» Activity
Output the listing exactly, without its pictures.

» Source information

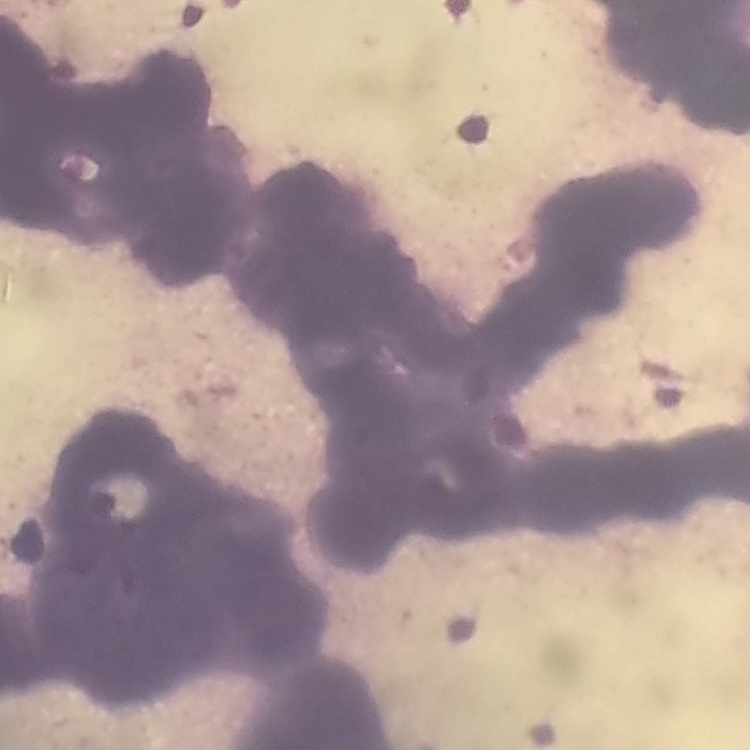

The red blood cells show rouleaux formation. Square crop of a larger photomicrograph. Field's or Giemsa stain. Thin blood smear.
Locate and identify every blood parasite.
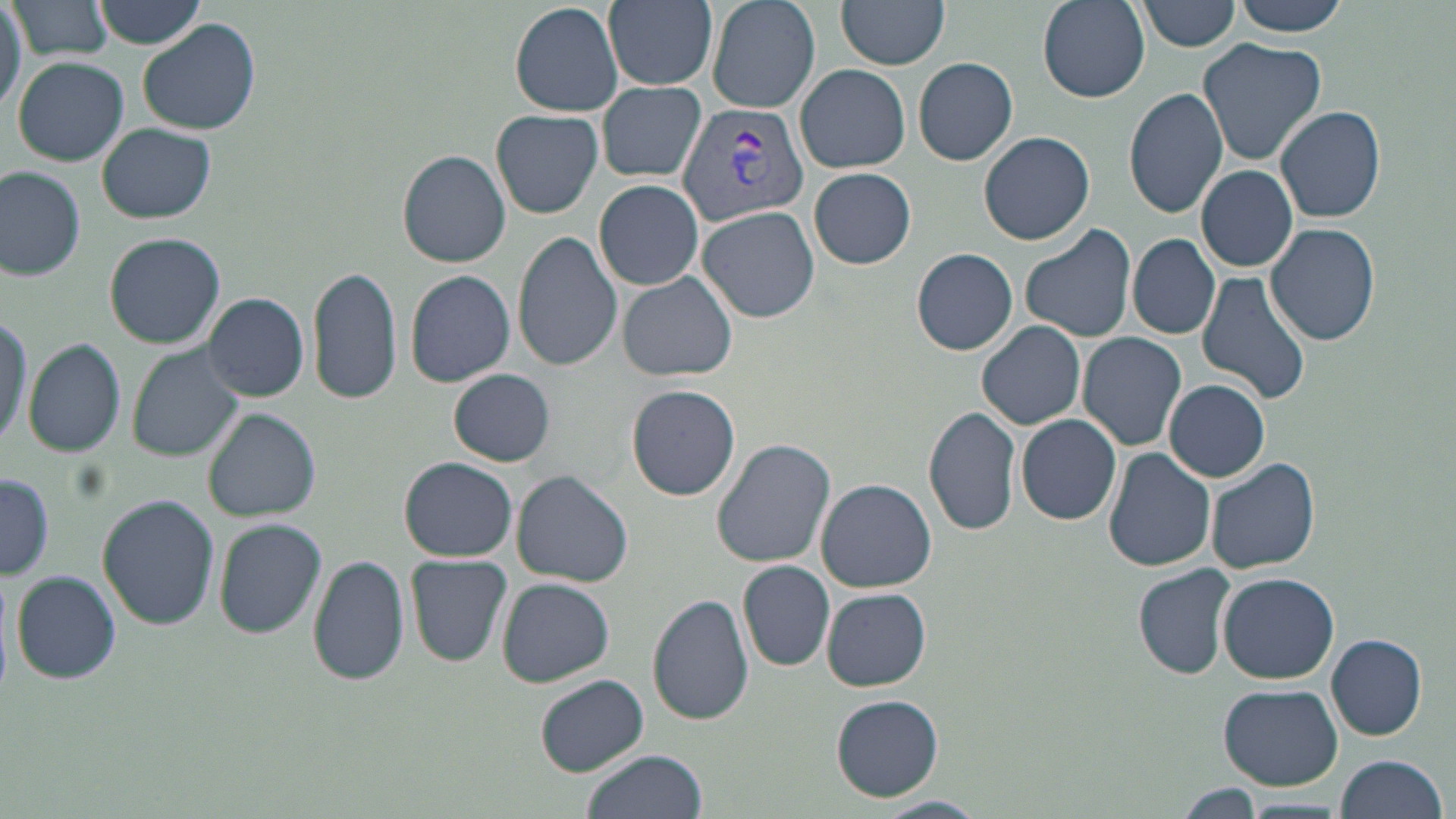

Approximate bounding boxes as [x1, y1, x2, y2] in pixels.
Plasmodium vivax-infected red blood cells: [675, 103, 808, 225].
No Plasmodium falciparum, Plasmodium ovale, Plasmodium malariae, Babesia divergens, or Trypanosoma brucei observed.

Uninfected red blood cell locations: [0, 0, 27, 107], [11, 0, 116, 61], [95, 0, 209, 48], [604, 0, 717, 90], [706, 0, 821, 115], [838, 0, 949, 71], [1035, 0, 1150, 104], [1140, 0, 1241, 52], [1231, 0, 1351, 36], [511, 1, 625, 116], [139, 20, 260, 135], [1198, 37, 1326, 165], [913, 57, 1019, 166], [12, 58, 128, 166], [795, 65, 910, 173], [598, 80, 707, 183], [1124, 86, 1230, 219], [1274, 105, 1389, 222], [490, 109, 604, 219], [99, 122, 217, 223], [979, 131, 1095, 246], [398, 149, 511, 267], [991, 158, 1112, 324], [1196, 164, 1299, 271], [808, 167, 916, 270], [0, 169, 86, 279], [594, 180, 704, 290], [697, 205, 819, 322], [1019, 223, 1136, 343], [1264, 224, 1380, 348], [514, 230, 622, 371], [105, 233, 226, 349], [1128, 234, 1219, 339], [912, 249, 1018, 354], [308, 265, 402, 404], [404, 269, 516, 388], [1196, 271, 1312, 405], [618, 273, 736, 381], [203, 293, 310, 400], [0, 314, 31, 445], [977, 320, 1085, 430], [1078, 332, 1187, 450], [23, 338, 128, 457], [127, 343, 244, 462], [448, 368, 556, 467], [1165, 379, 1270, 482], [626, 383, 740, 501], [923, 405, 1022, 537], [205, 408, 321, 522], [1017, 414, 1121, 525], [712, 439, 836, 571], [1103, 447, 1214, 572], [1207, 456, 1320, 574], [400, 458, 517, 562], [513, 471, 634, 587], [0, 476, 55, 580], [817, 478, 937, 592], [98, 495, 219, 629], [214, 519, 326, 640], [308, 553, 410, 687], [405, 554, 513, 667], [738, 560, 835, 671], [1136, 562, 1235, 677], [12, 571, 119, 685], [1218, 572, 1341, 682], [495, 577, 615, 687], [822, 587, 930, 691], [648, 592, 756, 725], [1326, 634, 1428, 740], [535, 674, 648, 775], [1217, 684, 1346, 788], [832, 695, 943, 801], [581, 749, 708, 819], [1334, 754, 1446, 819], [1179, 784, 1267, 815], [873, 798, 985, 819], [1237, 799, 1351, 818]. Slide-level diagnosis: Plasmodium vivax. One field of a larger specimen. Thin blood film. Image is 1456×819 pixels. 1000x magnification. May-Grünwald-Giemsa stain. Light microscopy.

» Answer to this problem
The red blood cells show rouleaux formation. Square crop of a larger photomicrograph. Field's or Giemsa stain. Thin blood smear.
Locate and identify every blood parasite.

Approximate bounding boxes as [x1, y1, x2, y2] in pixels.
Plasmodium vivax-infected red blood cells: [675, 103, 808, 225].
No Plasmodium falciparum, Plasmodium ovale, Plasmodium malariae, Babesia divergens, or Trypanosoma brucei observed.

Uninfected red blood cell locations: [0, 0, 27, 107], [11, 0, 116, 61], [95, 0, 209, 48], [604, 0, 717, 90], [706, 0, 821, 115], [838, 0, 949, 71], [1035, 0, 1150, 104], [1140, 0, 1241, 52], [1231, 0, 1351, 36], [511, 1, 625, 116], [139, 20, 260, 135], [1198, 37, 1326, 165], [913, 57, 1019, 166], [12, 58, 128, 166], [795, 65, 910, 173], [598, 80, 707, 183], [1124, 86, 1230, 219], [1274, 105, 1389, 222], [490, 109, 604, 219], [99, 122, 217, 223], [979, 131, 1095, 246], [398, 149, 511, 267], [991, 158, 1112, 324], [1196, 164, 1299, 271], [808, 167, 916, 270], [0, 169, 86, 279], [594, 180, 704, 290], [697, 205, 819, 322], [1019, 223, 1136, 343], [1264, 224, 1380, 348], [514, 230, 622, 371], [105, 233, 226, 349], [1128, 234, 1219, 339], [912, 249, 1018, 354], [308, 265, 402, 404], [404, 269, 516, 388], [1196, 271, 1312, 405], [618, 273, 736, 381], [203, 293, 310, 400], [0, 314, 31, 445], [977, 320, 1085, 430], [1078, 332, 1187, 450], [23, 338, 128, 457], [127, 343, 244, 462], [448, 368, 556, 467], [1165, 379, 1270, 482], [626, 383, 740, 501], [923, 405, 1022, 537], [205, 408, 321, 522], [1017, 414, 1121, 525], [712, 439, 836, 571], [1103, 447, 1214, 572], [1207, 456, 1320, 574], [400, 458, 517, 562], [513, 471, 634, 587], [0, 476, 55, 580], [817, 478, 937, 592], [98, 495, 219, 629], [214, 519, 326, 640], [308, 553, 410, 687], [405, 554, 513, 667], [738, 560, 835, 671], [1136, 562, 1235, 677], [12, 571, 119, 685], [1218, 572, 1341, 682], [495, 577, 615, 687], [822, 587, 930, 691], [648, 592, 756, 725], [1326, 634, 1428, 740], [535, 674, 648, 775], [1217, 684, 1346, 788], [832, 695, 943, 801], [581, 749, 708, 819], [1334, 754, 1446, 819], [1179, 784, 1267, 815], [873, 798, 985, 819], [1237, 799, 1351, 818]. Slide-level diagnosis: Plasmodium vivax. One field of a larger specimen. Thin blood film. Image is 1456×819 pixels. 1000x magnification. May-Grünwald-Giemsa stain. Light microscopy.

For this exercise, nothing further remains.